Consigne:
Recopiez l’extrait de page de « Ici on mesure » à « en hôpital psychiatrique. » en remplaçant « curé » par « prêtre ».

Extrait de page:
++++

Le frère était, comme on disait à l’époque, « voyageur de commerce ». Il vendait les vins de Saint-Emilion et Pomerol en Normandie et avait acquis rapidement un statut de petit notable. Il possédait d’ailleurs quelques arpents de vignes dans le vignoble.
Ici on mesure la réussite au nombre d’hectares de vignes cultivés. Posséder son château, même si ce n’est qu’une maison bourgeoise, était la planche de salut pour qui voulait devenir quelqu’un.
Ma grand-mère vivait dans une de ces grandes maisons girondines avec des tuiles mélangées comme il en existe ici dans les campagnes. Elle avait été de longues années durant ouvrière viticole et bonne du curé. Sa bonne et pas seulement, disait-on !
Le grand-père, son mari, s’était piqué de faire toute la lumière sur cette relation. Il avait découvert la vérité et avait explosé de rage.
Sur l’injonction de ma grand-mère, le pauvre homme s’était retrouvé enfermé pour le reste de ses jours en hôpital psychiatrique.

++++

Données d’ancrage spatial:
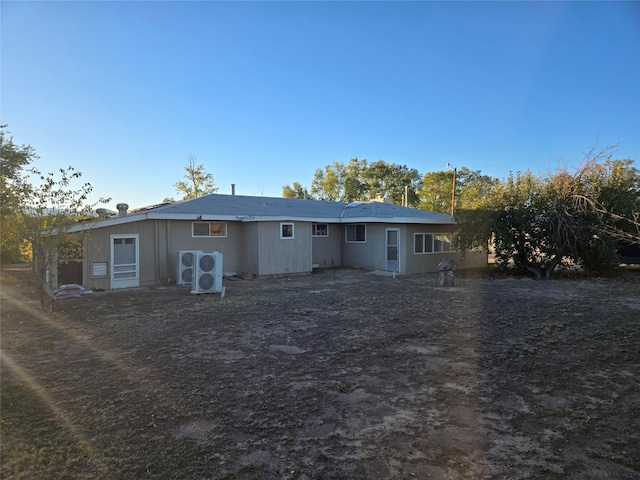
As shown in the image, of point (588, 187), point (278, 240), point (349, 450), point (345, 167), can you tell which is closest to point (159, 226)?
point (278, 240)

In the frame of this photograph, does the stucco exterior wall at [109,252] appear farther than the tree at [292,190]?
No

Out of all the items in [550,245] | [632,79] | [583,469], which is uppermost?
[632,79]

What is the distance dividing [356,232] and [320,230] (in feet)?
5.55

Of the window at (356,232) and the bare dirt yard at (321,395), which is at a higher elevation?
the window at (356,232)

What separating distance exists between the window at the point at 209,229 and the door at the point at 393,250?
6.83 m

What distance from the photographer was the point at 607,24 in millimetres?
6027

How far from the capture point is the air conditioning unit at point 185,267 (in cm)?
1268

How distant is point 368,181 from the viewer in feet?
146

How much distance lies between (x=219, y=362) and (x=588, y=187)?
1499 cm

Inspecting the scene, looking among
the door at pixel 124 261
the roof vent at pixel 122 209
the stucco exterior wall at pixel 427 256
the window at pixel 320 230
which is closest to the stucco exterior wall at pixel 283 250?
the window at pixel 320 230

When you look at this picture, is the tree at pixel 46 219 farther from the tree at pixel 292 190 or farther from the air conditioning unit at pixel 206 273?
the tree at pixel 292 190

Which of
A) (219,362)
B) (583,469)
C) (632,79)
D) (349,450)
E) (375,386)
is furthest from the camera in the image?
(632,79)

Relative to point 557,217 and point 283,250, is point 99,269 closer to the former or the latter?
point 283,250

++++

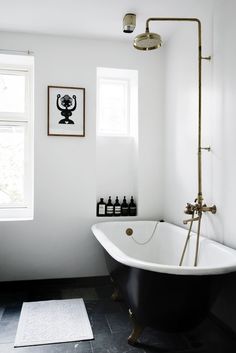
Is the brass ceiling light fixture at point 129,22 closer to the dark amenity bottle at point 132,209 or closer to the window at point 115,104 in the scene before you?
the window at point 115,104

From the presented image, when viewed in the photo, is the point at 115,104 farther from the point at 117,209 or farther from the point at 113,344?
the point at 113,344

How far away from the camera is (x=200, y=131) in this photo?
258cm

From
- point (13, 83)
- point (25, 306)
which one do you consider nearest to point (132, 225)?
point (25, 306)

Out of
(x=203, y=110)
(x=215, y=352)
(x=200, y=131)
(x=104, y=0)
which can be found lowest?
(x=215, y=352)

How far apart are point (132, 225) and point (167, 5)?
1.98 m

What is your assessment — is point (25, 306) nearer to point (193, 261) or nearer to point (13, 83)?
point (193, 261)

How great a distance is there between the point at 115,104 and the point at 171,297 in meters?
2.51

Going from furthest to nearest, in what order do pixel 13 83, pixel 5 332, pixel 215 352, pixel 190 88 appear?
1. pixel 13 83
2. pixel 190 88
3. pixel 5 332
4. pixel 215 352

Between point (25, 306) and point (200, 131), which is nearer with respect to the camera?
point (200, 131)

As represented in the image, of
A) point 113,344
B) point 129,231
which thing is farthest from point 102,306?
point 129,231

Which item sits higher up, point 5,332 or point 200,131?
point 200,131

++++

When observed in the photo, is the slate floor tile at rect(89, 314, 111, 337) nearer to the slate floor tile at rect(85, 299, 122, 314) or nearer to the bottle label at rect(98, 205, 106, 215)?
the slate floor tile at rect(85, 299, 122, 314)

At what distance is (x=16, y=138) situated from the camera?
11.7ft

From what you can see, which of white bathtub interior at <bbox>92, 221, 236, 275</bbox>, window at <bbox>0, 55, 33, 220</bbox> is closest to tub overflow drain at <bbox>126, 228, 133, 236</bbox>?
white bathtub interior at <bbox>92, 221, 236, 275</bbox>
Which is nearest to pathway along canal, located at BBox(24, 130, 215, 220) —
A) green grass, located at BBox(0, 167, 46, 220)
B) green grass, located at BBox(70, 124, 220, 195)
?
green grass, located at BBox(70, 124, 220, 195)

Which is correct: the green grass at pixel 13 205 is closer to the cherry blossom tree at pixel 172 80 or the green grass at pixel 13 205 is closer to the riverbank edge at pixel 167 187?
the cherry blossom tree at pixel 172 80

++++

Réponse:
Ici on mesure la réussite au nombre d’hectares de vignes cultivés. Posséder son château, même si ce n’est qu’une maison bourgeoise, était la planche de salut pour qui voulait devenir quelqu’un.
Ma grand-mère vivait dans une de ces grandes maisons girondines avec des tuiles mélangées comme il en existe ici dans les campagnes. Elle avait été de longues années durant ouvrière viticole et bonne du prêtre. Sa bonne et pas seulement, disait-on !
Le grand-père, son mari, s’était piqué de faire toute la lumière sur cette relation. Il avait découvert la vérité et avait explosé de rage.
Sur l’injonction de ma grand-mère, le pauvre homme s’était retrouvé enfermé pour le reste de ses jours en hôpital psychiatrique.